Jamie Kritzer, spokesman for the N.C. Department of Environment and Natural Resources said shortly before 6 p.m. Monday that Duke engineers had temporarily stopped the flow into the river as they work toward a permanent fix.
“Engineers are working to estimate the volume of water and ash that reached the river, and the company will provide that detail when it is confirmed,” Duke said in an afternoon release. Duke expects to release an estimate Monday night, spokeswoman Erin Culbert said.
The Dan River plant is about 130 miles northeast of Charlotte near the Virginia line.
The pond’s dam beside the river “remains secure,” Duke said. Some erosion has occurred on the side of a berm farthest from the river, it said, and engineers are working to stabilize it.
Independent engineers who inspected the pond’s dam in 2009 for the Environmental Protection Agency found it in good condition, but noted some seepage and recommended a stability study on the structure’s river side. Built in 1956, it was divided into two ponds in the 1970s.
The Dan River plant was retired in 2012, so the level of ash and water in the pond was a lower level than when the plant operated, Duke said.
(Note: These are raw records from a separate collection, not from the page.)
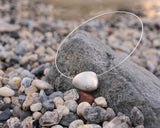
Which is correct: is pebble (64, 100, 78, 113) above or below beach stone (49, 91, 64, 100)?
above

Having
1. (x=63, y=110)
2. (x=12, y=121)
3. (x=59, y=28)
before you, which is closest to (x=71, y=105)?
(x=63, y=110)

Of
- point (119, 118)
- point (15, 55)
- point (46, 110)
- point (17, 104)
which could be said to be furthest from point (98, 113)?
point (15, 55)

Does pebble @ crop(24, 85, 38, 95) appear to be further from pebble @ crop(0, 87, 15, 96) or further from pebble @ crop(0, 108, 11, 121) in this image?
pebble @ crop(0, 108, 11, 121)

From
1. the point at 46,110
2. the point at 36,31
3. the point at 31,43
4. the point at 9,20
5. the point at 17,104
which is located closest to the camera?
the point at 46,110

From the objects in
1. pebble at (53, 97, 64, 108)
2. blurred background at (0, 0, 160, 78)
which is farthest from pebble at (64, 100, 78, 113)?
blurred background at (0, 0, 160, 78)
A security guard spotted an unusually low water level in the ash pond at about 2 p.m. Sunday, leading to the discovery of the pipe break.
Duke said it has dispatched a team to monitor the river’s water quality. Coal ash contains metals that can be toxic in high concentrations.
Ash was visible on the banks of the Dan River, and the water was tinted gray.
The city of Danville, Va., whose water intake is about six miles downstream of the pond, said Monday the ash has not posed problems.
Barry Dunkley, the city’s water director, said in a release that “all water leaving our treatment facility has met public health standards. We do not anticipate any problems going forward in treating the water we draw from the Dan River.”
The Dan River plant was retired in 2012, so the level of ash and water in the pond was a lower level, Duke said.
Staff from the Winston-Salem office of the N.C. environment department were taking water samples to monitor the river’s health.
“While it is early in the investigation and state officials do not yet know of any possible impacts to water quality, staff members have been notifying downstream communities with drinking water intakes,” the department said late Monday afternoon.
A massive spill of ash slurry at a Tennessee Valley Authority power plant in Tennessee in 2008 ignited national debate over coal ash.
Last week the EPA, which had been sued by two N.C. environmental groups among others, said it would issue the first federal rules on ash-handling by December.
Duke has closed seven of its 14 N.C. coal-fired power plants, including Dan River, and is evaluating ways to close the ash ponds at those sites. Groundwater contamination has been found around all 14 of its unlined ash ponds, although much of the contamination may occur naturally.
North Carolina environment officials, pressured by advocacy groups, sued Duke last year over ash handling at all its coal plants. Environmentalists say Duke should remove the ash from the retired ponds, as utilities in South Carolina have agreed to do.